Les présentations sur Nuward ont attiré beaucoup l’attention durant le WNE. Est-ce que votre SMR est la star du salon ?

Je crois que la star du salon est la prise de conscience que le nucléaire peut contribuer énormément à la transition énergétique. Désormais, il y a une conviction de plus en plus large sur ce point. Tous les gens qui travaillent dans l’industrie nucléaire en sont convaincus. C’est pour ça qu’ils se lèvent tous les matins. Ce que je trouve surtout frappant sur le WNE est que nous avons de plus en plus de visites de personnels politiques, de décideurs publics et de journalistes. Nous sommes submergés par le monde.

Qu’est-ce qui a changé ?

Cela montre un retour du nucléaire perçu comme une des vraies solutions complémentaires avec l’efficacité énergétique et les renouvelables. Je ne me réjouis pas seulement du succès de Nuward, mais aussi de la présence de dizaines de startups et de la grande puissance qui reprend du « poil de la bête ».
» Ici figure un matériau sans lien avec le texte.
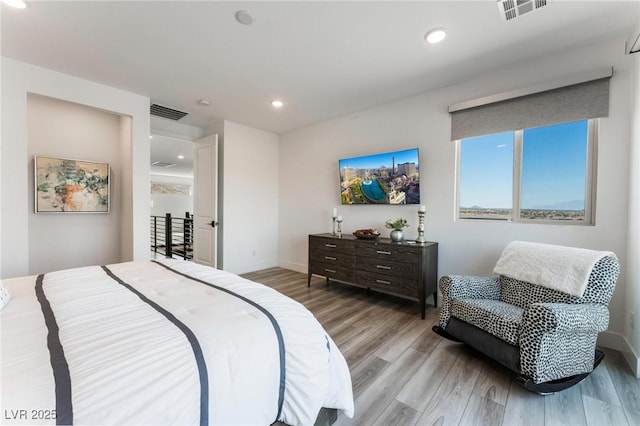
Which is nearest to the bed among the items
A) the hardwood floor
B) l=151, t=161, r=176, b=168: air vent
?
the hardwood floor

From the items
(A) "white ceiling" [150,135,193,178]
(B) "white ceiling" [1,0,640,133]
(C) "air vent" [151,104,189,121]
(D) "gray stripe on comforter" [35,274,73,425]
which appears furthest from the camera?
(A) "white ceiling" [150,135,193,178]

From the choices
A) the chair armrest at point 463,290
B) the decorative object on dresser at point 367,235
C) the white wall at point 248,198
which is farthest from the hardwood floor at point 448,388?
the white wall at point 248,198

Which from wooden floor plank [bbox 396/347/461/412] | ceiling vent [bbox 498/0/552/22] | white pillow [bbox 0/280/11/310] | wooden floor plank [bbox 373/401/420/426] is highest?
ceiling vent [bbox 498/0/552/22]

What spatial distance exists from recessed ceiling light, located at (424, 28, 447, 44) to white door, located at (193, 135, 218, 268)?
3.29 metres

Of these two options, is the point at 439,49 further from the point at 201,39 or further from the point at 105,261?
the point at 105,261

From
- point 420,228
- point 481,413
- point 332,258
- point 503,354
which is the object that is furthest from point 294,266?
point 481,413

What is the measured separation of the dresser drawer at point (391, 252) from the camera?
287 cm

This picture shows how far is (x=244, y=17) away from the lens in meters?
1.99

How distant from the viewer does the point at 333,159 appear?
14.0 feet

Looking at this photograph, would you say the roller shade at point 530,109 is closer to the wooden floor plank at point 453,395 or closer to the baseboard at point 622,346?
the baseboard at point 622,346

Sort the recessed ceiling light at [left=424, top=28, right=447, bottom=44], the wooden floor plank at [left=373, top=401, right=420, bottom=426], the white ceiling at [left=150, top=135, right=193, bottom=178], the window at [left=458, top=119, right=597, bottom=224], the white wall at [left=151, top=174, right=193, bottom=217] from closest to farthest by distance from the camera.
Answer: the wooden floor plank at [left=373, top=401, right=420, bottom=426] → the recessed ceiling light at [left=424, top=28, right=447, bottom=44] → the window at [left=458, top=119, right=597, bottom=224] → the white ceiling at [left=150, top=135, right=193, bottom=178] → the white wall at [left=151, top=174, right=193, bottom=217]

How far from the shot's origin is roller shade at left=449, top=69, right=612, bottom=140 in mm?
2264

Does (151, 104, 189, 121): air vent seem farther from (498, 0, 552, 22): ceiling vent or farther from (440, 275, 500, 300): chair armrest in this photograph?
(440, 275, 500, 300): chair armrest

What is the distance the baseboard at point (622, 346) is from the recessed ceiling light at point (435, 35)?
276 centimetres
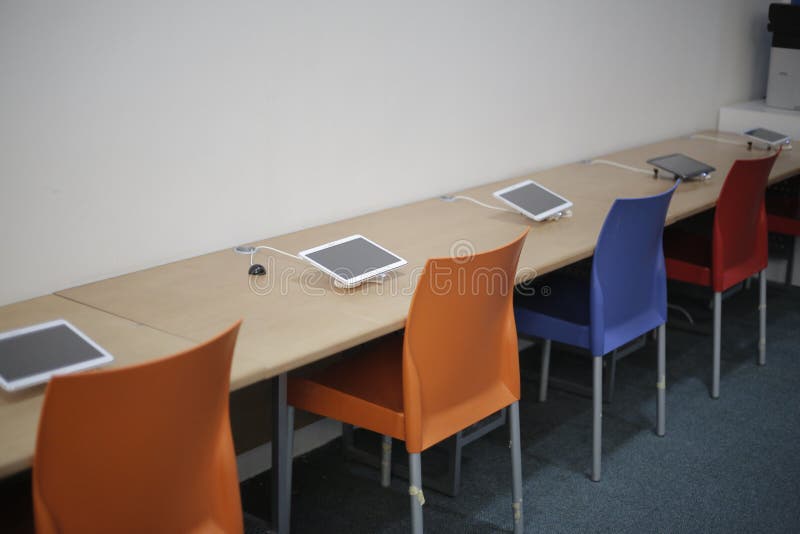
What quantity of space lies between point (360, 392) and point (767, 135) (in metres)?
2.88

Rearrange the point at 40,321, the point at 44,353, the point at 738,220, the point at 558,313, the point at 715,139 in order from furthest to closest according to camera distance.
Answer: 1. the point at 715,139
2. the point at 738,220
3. the point at 558,313
4. the point at 40,321
5. the point at 44,353

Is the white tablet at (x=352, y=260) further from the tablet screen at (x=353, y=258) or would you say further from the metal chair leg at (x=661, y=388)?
the metal chair leg at (x=661, y=388)

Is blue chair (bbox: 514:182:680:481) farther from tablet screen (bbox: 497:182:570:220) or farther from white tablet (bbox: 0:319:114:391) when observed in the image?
white tablet (bbox: 0:319:114:391)

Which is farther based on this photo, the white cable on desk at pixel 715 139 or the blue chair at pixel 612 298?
the white cable on desk at pixel 715 139

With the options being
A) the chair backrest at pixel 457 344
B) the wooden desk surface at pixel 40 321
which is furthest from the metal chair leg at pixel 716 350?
the wooden desk surface at pixel 40 321

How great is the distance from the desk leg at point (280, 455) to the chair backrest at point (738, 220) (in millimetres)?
1746

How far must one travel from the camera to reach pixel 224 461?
1639 mm

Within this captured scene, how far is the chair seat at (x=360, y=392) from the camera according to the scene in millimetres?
2092

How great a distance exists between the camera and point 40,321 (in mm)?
1984

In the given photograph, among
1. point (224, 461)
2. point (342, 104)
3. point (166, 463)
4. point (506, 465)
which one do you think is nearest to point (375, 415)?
point (224, 461)

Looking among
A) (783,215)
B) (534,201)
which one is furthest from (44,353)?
(783,215)

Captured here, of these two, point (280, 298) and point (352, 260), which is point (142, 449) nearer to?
point (280, 298)

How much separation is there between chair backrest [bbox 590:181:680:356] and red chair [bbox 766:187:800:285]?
61.0 inches

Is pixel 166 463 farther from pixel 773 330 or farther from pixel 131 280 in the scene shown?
pixel 773 330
N’oublions pas qu’il faut quand même fournir des dizaines de TWh pour compter dans la transition énergétique. Il faut donc miser sur tous ces acteurs complémentaires. Plus personne ne considère les différentes technologies nucléaires comme substituables les unes aux autres. Grande puissance, SMR, fermeture du cycle, différents usages avec par exemple les hautes températures pour l’industrie… nous avons besoin de tout.

Comment avance le projet Nuward ? La date de 2030 pour lancer un chantier semble ambitieuse.

Oui, 2030 est un calendrier très ambitieux. Mais ce n’est pas nous qui l’avons décidé au hasard. C’est un calendrier qui est dicté par le marché. Parce qu’aujourd’hui, tous les pays intéressés en Europe (République tchèque, Finlande, Grande-Bretagne, Suède…) visent un premier SMR entre 2031 et 2034. Il faut donc qu’on soit prêt juste avant en France. Cet objectif est ambitieux et nous travaillons sans relâche avec nos partenaires, dont Framatome, pour y arriver. Le projet est entré en Basic Design. Il y a des sujets techniques à résoudre encore. Nous cherchons aussi à élargir vers des contacts européens, car Nuward, c’est vraiment le projet européen pour l’Europe.

Il y a eu ce revers pour le SMR Nuscale aux États-Unis. Est-ce que cela a un impact pour Nuward ?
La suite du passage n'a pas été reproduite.